Is that “old lady” enough for you?

I reached the 6000 word mark on the story in progress, but it’s a downward mark. I started at 9600 words and am aiming at 5000-5500. Got rid of 700 words on the current pass, and I still have a few pages of manuscript left to go. Shouldn’t have any trouble hitting the goal with a little leeway to build back up again.

I found out from Sperling and Kupfer via their account on Facebook that Tutto su Stephen King, the Italian translation of The Stephen King Illustrated Companion, will be released on October 26. When I made that announcement, I amassed a bunch of new Italian friends. I’m usually quite obsessive about numbers, but I’m fairly oblivious to my total number of Facebook friends—except now that I see that I have 993 I can’t help but observe that I’m close to 1000. Does that matter? Not really, but it is a threshold to cross.

I’ve had the Season 6 Lost DVD box set for a while but I just got around to taking the shrink wrap off it last night. Of course I went straight to the special features disk and played around to find the Easter Eggs. I’ve gotten quite good at it. It’s interesting to see how the trajectory toward the end of the series affected the cast and crew.

Then I went on to watch NCIS and who should I see in the first scene but Bernard? And, later, on an NCIS rerun, in the same episode, Locke and Charles Widmore. Always good to see William Devane, who’s been showing up in the Jesse Stone TV movies of late. I wonder if the interns are going to be around for a while.
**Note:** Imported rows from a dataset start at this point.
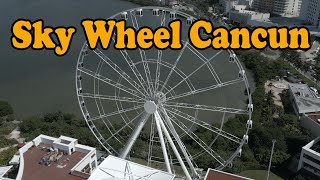 Sky Wheel Cancun - Dutch built and installed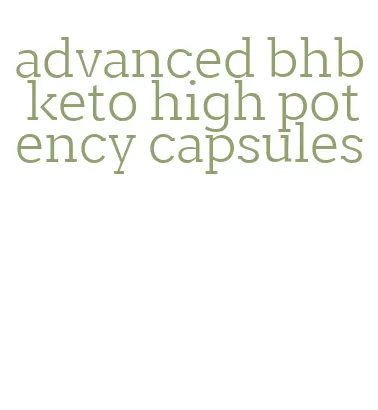 advanced bhb keto high potency capsules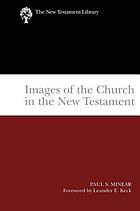 Images of the church in the New Testament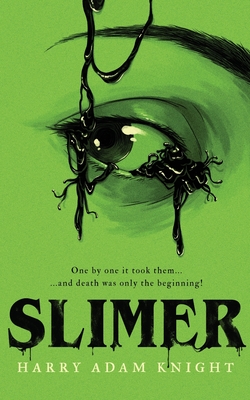 Slimer - Knight, Harry Adam, and Brosnan, John, and Kettle, Leroy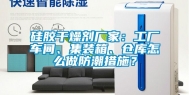 硅胶干燥剂厂家：工厂车间、集装箱、仓库怎么做防潮措施？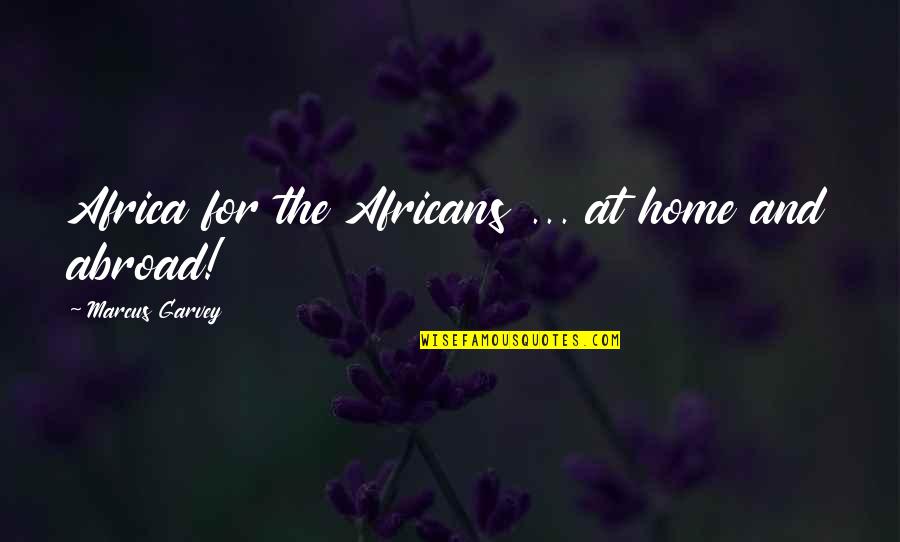 Kapit Ny K Ldet Se Quotes By Marcus Garvey: Africa for the Africans ... at home and Kapit Ny K Ldet Se Quotes By Marcus Garvey: Africa for the Africans ... at home and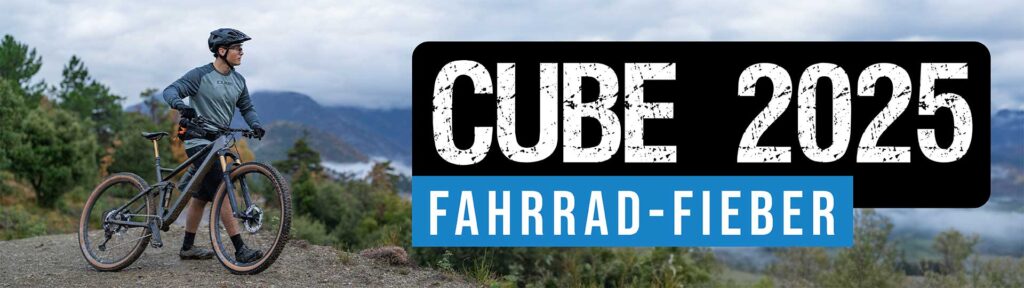 Cube 2025 Modelle Fahrr&auml;der und E-Bikes
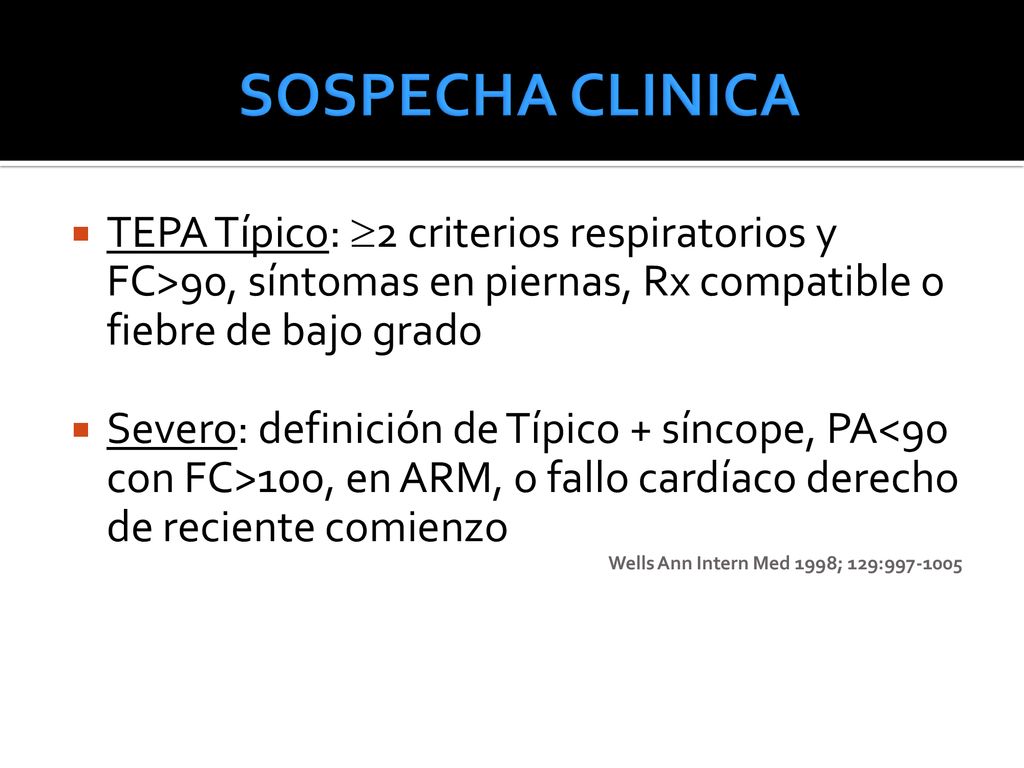 SOSPECHA CLINICA TEPA Típico: 2 criterios respiratorios y FC>90, síntomas en piernas, Rx compatible o fiebre de bajo grado.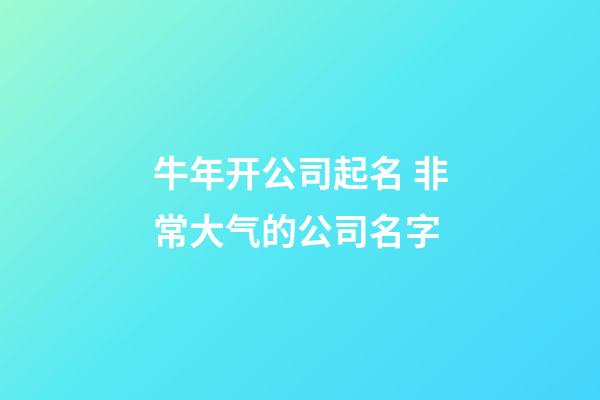 牛年开公司起名 非常大气的公司名字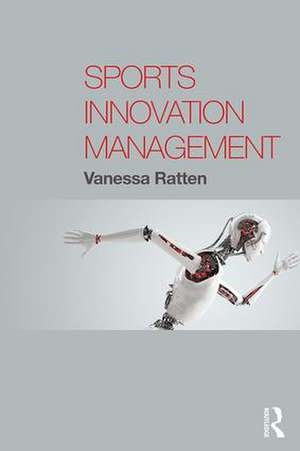 Sports Innovation Management de Vanessa Ratten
Gibbs seems to be mellowing.

I started Moonlight Mile, the new Kenzie-Gennaro novel by Dennis Lehane last night and made it through the first hundred pages. One theme that is brought up a few times is how a person can do the right thing and still end up being wrong. The resolution of Gone, Baby Gone is morally and ethically complex, and the implications of Kenzie’s choice at the end of that book keep cropping up. The novel takes place about a dozen years later (corresponding to the number of years since the previous books in the series were published), and there have been some dramatic changes in the lives of Patrick and Angie. Still, certain things about their characters are unchanged, and those facets want to come to the surface despite their best intentions. At times the novel feels a bit like a meatier, pagier Robert B. Parker.
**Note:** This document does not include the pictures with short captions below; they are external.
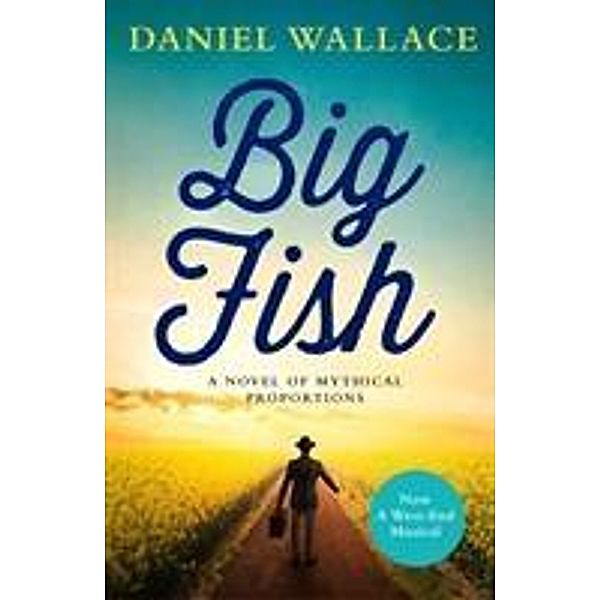 Big Fish, Daniel Wallace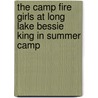The Camp Fire Girls at Long Lake Bessie King in Summer Camp by Jane L. Stewart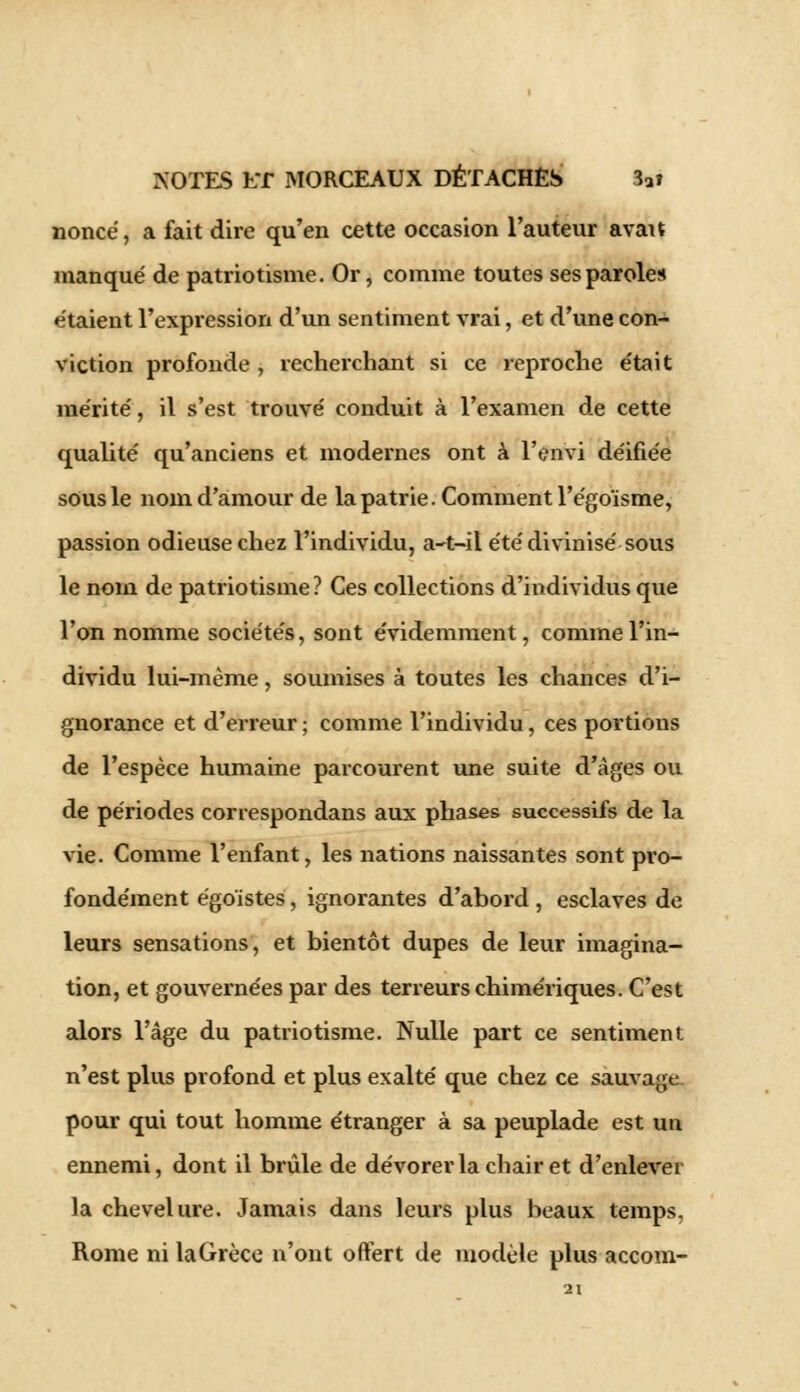 nonce, a fait dire qu'en cette occasion l'auteur avait manqué de patriotisme. Or, comme toutes ses paroles étaient l'expression d'un sentiment vrai, et d'une con- viction profonde , recherchant si ce reproche était mérité, il s'est trouvé conduit à l'examen de cette qualité qu'anciens et modernes ont à l'envi déifiée sous le nom d'amour de la patrie. Comment l'égoïsme, passion odieuse chez l'individu, a-t-it été divinisé sous le nom de patriotisme? Ces collections d'individus que l'on nomme sociétés, sont évidemment, comme l'in- dividu lui-même, soumises à toutes les chances d'i- gnorance et d'erreur ; comme l'individu, ces portions de l'espèce humaine parcourent une suite d'âges ou de périodes correspondans aux phases successifs de la vie. Comme l'enfant, les nations naissantes sont pro- fondément égoïstes, ignorantes d'abord , esclaves de leurs sensations, et bientôt dupes de leur imagina- tion, et gouvernées par des terreurs chimériques. C'est alors l'âge du patriotisme. Nulle part ce sentiment n'est plus profond et plus exalté que chez ce sauvage pour qui tout homme étranger à sa peuplade est un ennemi, dont il brûle de dévorer la chair et d'enlever la chevelure. Jamais dans leurs plus beaux temps, Rome ni laGrèce n'ont offert de modèle plus accom-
Episode 4 of Sons of Anarchy had a lot to do with lies and the truth. Jimmy’s lying, the priest is lying, only Maureen seems to be telling the truth…and did she just say “dick-fueled” to the priest? Even Gemma’s new ID is lying…about her age, which pisses her off. (“Bitch aged me two years”)

Jax is finally telling Tara the truth about everything, whereas Tara has decided to start lying to Jax and making faces at Jax when he doesn’t clean with Gemma. I’m not sure I understand her reasons for not wanting to tell Jax about the dead caretaker—the decision seemed both impetuous and arbitrary and, in the final analysis, her resolve didn’t last very long (hence today’s subject line).

I was interested to see that the episode was cowritten by Liz Sagal (do you remember Double Trouble, the short-lived sitcom that featured her and her twin sister?), who also happens to be Katey Sagal’s sister. And Hal Holbrook is fantastic, especially during the scenes at the end when he has to be agitated at the senior home.